**Exercise description:**
Every line of the listing that contains the word "distribution" is to be copied out.
====================
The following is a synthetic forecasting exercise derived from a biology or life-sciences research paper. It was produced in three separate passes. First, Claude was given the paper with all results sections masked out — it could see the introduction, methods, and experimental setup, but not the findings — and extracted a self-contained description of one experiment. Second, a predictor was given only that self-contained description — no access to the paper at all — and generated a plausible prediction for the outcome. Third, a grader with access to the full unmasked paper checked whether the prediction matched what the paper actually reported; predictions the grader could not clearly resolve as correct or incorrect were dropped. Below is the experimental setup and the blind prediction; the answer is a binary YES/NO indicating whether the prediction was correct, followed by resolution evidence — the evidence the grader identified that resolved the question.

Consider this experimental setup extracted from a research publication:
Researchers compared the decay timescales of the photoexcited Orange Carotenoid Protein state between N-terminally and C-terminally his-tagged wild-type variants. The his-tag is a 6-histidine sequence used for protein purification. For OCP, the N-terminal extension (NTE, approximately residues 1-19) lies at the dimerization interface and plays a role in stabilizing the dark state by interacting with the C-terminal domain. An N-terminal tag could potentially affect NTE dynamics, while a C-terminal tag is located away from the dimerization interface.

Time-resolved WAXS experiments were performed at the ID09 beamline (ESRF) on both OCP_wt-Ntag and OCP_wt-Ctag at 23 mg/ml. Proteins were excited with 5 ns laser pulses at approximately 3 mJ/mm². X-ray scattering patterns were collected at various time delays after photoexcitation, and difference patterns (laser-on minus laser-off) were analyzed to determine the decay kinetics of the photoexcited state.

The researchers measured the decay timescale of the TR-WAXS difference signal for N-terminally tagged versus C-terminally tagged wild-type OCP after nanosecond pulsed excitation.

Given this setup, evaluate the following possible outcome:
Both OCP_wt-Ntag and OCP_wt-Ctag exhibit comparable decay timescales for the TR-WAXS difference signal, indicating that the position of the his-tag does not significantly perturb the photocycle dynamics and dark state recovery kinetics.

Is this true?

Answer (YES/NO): NO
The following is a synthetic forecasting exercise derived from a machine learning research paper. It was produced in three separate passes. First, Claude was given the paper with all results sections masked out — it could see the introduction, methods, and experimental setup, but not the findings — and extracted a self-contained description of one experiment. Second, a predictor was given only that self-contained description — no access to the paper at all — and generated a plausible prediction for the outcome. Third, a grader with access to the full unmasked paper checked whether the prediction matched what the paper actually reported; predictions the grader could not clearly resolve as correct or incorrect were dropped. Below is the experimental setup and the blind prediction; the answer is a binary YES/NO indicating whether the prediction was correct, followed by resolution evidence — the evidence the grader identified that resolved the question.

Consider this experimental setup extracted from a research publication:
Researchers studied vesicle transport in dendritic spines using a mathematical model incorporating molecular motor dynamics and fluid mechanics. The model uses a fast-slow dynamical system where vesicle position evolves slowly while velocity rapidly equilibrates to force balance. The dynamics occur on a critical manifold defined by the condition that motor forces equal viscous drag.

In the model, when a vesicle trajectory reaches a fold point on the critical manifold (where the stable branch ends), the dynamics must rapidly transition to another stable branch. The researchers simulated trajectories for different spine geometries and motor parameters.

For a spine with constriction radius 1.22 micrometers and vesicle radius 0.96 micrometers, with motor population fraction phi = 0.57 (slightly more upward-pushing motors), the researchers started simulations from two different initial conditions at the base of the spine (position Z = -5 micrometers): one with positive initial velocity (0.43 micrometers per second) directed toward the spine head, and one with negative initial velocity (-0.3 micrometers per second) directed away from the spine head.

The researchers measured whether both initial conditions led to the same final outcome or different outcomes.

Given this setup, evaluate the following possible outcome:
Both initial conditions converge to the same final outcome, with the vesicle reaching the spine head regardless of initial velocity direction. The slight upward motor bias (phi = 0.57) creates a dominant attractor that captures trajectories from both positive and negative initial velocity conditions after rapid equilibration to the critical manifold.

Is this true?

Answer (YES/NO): NO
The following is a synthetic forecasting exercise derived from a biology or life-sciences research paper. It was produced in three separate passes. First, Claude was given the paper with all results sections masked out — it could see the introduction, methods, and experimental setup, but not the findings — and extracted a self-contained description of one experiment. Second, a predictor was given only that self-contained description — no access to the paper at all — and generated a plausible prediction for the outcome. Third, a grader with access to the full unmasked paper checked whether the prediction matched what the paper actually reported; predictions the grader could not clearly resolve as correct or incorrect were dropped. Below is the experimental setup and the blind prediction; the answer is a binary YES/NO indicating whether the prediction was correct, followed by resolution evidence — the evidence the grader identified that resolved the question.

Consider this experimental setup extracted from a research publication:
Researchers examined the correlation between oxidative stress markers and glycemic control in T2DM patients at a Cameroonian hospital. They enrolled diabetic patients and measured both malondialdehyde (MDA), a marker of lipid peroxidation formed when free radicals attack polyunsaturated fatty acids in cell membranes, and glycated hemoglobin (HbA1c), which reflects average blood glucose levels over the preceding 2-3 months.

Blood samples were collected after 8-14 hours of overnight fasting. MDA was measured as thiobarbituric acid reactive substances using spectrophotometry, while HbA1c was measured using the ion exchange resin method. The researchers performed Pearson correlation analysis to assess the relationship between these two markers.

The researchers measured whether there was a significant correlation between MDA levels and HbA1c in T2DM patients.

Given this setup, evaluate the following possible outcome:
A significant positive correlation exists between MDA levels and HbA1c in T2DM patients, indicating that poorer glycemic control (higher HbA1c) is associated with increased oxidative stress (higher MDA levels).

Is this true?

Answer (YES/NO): YES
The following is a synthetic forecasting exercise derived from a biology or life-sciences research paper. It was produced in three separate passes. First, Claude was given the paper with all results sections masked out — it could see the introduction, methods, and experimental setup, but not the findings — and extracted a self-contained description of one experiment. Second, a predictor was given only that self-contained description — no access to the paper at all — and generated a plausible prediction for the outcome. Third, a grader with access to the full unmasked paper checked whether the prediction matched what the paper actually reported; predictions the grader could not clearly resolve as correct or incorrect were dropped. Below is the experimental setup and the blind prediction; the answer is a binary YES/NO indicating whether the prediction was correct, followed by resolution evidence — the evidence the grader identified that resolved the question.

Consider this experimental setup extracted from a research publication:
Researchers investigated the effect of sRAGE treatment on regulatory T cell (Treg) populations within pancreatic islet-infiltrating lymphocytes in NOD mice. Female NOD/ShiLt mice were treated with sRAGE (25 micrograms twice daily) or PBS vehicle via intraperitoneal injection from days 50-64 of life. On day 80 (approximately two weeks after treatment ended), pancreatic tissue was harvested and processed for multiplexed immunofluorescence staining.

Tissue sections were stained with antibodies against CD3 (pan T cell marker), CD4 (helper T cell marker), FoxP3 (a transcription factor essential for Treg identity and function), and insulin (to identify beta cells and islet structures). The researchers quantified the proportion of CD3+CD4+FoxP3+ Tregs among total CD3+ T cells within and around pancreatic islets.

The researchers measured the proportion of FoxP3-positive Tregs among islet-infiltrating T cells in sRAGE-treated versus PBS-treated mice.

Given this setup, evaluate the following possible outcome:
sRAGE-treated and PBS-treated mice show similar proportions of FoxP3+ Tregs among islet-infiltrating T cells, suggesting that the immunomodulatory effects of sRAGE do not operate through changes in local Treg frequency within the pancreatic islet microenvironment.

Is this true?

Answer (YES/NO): NO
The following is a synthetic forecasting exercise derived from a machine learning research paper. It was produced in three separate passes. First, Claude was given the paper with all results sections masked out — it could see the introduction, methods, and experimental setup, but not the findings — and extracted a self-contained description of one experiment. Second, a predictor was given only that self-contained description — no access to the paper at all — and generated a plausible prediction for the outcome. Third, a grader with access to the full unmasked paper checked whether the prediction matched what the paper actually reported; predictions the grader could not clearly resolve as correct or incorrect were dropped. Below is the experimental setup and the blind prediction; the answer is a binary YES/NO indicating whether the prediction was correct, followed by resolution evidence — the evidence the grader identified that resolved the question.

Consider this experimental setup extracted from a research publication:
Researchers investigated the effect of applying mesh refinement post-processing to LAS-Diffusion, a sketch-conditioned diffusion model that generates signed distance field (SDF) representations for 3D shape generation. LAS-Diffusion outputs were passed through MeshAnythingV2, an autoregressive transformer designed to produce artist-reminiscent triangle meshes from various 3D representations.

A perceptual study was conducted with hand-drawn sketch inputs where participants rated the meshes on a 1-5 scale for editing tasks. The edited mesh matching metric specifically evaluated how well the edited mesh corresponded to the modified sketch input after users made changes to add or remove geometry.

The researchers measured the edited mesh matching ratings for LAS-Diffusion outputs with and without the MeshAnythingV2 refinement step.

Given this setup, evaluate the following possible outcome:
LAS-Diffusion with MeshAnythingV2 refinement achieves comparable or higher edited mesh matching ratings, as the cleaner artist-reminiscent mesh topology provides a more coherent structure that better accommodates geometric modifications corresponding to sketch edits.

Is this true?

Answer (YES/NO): NO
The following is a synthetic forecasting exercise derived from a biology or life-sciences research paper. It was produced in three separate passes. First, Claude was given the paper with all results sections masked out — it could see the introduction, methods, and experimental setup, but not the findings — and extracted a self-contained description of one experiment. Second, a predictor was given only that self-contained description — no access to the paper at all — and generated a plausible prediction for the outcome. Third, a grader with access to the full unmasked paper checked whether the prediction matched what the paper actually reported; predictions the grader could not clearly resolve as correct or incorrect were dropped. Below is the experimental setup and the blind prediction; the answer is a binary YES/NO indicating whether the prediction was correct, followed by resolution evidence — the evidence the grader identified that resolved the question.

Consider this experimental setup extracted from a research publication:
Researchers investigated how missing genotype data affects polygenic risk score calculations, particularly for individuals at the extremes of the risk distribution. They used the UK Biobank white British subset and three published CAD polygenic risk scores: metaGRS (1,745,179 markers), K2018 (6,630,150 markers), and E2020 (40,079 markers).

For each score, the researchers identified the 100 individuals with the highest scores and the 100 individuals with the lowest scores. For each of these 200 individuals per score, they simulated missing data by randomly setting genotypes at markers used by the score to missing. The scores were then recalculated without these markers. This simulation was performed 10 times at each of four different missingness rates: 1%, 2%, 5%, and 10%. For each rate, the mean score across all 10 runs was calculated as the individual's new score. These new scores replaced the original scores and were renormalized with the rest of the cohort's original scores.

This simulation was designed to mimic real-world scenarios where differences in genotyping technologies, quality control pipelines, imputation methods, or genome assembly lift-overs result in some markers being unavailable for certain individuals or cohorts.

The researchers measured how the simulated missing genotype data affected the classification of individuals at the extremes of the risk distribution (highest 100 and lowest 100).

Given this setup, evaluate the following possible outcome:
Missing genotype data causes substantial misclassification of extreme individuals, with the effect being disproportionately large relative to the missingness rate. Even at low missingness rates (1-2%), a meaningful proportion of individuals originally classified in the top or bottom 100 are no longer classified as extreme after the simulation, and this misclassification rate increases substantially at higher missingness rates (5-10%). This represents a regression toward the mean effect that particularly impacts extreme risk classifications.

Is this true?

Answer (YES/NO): YES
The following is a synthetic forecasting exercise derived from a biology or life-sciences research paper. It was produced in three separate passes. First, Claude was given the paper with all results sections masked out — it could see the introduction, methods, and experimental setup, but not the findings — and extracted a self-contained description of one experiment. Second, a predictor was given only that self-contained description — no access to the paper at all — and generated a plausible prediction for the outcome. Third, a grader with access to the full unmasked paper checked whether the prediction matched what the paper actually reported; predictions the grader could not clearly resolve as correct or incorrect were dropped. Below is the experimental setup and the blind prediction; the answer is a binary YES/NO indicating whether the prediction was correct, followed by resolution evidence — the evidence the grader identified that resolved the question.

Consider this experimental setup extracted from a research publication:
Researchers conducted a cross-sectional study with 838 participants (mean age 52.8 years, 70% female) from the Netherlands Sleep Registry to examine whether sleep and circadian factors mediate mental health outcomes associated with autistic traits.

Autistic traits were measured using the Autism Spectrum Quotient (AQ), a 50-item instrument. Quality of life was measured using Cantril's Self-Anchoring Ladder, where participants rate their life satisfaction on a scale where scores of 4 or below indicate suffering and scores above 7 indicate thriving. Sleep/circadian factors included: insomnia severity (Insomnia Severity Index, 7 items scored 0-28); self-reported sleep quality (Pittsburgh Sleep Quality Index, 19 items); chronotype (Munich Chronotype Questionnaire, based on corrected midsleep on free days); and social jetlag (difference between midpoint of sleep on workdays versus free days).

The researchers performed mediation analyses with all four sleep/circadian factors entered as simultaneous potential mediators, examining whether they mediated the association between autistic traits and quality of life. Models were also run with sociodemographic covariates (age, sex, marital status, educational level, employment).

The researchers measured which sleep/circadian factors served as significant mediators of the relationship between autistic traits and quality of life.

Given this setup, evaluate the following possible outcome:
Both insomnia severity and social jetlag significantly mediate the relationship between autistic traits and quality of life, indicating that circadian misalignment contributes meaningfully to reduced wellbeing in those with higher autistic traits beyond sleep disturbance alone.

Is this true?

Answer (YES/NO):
====================
**Answer area:**
Researchers investigated how missing genotype data affects polygenic risk score calculations, particularly for individuals at the extremes of the risk distribution. They used the UK Biobank white British subset and three published CAD polygenic risk scores: metaGRS (1,745,179 markers), K2018 (6,630,150 markers), and E2020 (40,079 markers).
The researchers measured how the simulated missing genotype data affected the classification of individuals at the extremes of the risk distribution (highest 100 and lowest 100).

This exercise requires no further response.